With the recent discovery of gravitational waves, we now have a target for probing the very early universe, close to the big bang. This is because gravitational waves can travel across the universe unimpeded, meaning those created after the big bang are still bouncing around today. It’s like the big bang was the ringing of a giant bell, and the ringing can still be heard. But all of our Easter eggs are not in one basket. There is another way to probe the very early universe, one we haven’t found yet, because it involves particles that are very tiny and very slow-moving. Big bang neutrinos.

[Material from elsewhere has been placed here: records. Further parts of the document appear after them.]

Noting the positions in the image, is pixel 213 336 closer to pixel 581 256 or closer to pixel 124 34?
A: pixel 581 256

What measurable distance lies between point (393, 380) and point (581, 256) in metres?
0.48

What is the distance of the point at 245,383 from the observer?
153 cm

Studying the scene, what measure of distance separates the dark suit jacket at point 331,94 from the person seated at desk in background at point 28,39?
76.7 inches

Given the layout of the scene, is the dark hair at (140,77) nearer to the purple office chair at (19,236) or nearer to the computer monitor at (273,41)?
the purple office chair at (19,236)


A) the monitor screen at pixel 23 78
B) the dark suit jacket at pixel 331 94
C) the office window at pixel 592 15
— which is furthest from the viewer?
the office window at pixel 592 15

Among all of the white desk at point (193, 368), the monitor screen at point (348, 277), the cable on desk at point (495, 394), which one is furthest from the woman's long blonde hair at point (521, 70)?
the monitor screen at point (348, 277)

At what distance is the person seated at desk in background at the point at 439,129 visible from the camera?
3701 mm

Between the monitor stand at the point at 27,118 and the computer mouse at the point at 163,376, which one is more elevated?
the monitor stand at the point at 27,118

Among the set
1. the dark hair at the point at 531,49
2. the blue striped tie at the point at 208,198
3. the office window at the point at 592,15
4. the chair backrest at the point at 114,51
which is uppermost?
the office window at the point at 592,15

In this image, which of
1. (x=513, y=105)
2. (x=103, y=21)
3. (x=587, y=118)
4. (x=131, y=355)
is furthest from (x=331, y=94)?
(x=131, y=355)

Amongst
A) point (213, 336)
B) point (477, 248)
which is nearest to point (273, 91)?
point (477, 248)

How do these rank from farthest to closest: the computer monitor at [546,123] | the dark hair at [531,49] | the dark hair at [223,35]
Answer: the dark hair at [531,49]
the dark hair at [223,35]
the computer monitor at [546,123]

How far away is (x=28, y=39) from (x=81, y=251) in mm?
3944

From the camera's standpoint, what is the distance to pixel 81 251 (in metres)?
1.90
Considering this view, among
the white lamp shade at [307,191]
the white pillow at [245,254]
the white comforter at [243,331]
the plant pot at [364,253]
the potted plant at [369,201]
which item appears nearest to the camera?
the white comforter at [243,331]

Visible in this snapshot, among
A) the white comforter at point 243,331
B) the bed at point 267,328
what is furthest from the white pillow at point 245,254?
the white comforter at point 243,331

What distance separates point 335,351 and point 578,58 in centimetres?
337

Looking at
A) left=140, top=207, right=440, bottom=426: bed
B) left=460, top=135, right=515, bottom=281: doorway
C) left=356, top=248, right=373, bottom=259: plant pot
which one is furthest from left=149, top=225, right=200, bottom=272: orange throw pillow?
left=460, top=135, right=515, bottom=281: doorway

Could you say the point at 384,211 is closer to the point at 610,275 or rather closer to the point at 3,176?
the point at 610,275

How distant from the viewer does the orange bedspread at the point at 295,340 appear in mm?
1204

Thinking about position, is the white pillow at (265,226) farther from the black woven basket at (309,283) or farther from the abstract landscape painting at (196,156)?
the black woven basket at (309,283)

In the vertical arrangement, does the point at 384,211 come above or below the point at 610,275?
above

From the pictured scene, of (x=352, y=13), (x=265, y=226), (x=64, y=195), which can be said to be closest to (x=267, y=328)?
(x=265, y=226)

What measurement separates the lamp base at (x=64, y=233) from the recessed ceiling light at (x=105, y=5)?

Neutrinos are produced in the hearts of stars during the nuclear fusion reactions that power them. They are also produced when charged particles interact with Earth’s atmosphere. But there is a third source that may be the largest source of all – the Big Bang.
Big bang neutrinos have been flying around the universe since the beginning. The expansion of the universe and the subsequent stretching of space-time has cooled them down to billions of times less energetic than the neutrinos from the Sun. This will make them very difficult to find, since even solar neutrinos pass through matter as if it wasn’t there.
Only experiments like those at the Sudbury Neutrino Observatory can detect the ghostly particles. Their detectors lie under massive amounts of thick rock that shields them from other solar radiation, allowing the occasional neutrino interaction to be observed.
But this might not be enough for big bang neutrinos. In order to detect these, scientist are planning to use a method exploiting the fact that neutrinos can be captured by tritium, a radioactive isotope of Hydrogen. This interaction gives a slight boost to the energy of electrons released when tritium decays. By measuring the energies with unprecedented precision, researchers hope to identify the signature of a big bang neutrino. Sounds simple right?
It’s not. It requires a detector that is kept colder than the vacuum of space, at a temperature only a fraction of a degree above absolute zero. And that is not cheap. But if it works, it could pave the way for future experiments that measure big bang neutrinos en masse, with the hope of probing the very early universe and testing if our current model of the big bang is accurate or needs refinement.
What deep unknown physics lie beyond the veil of the cosmic background radiation?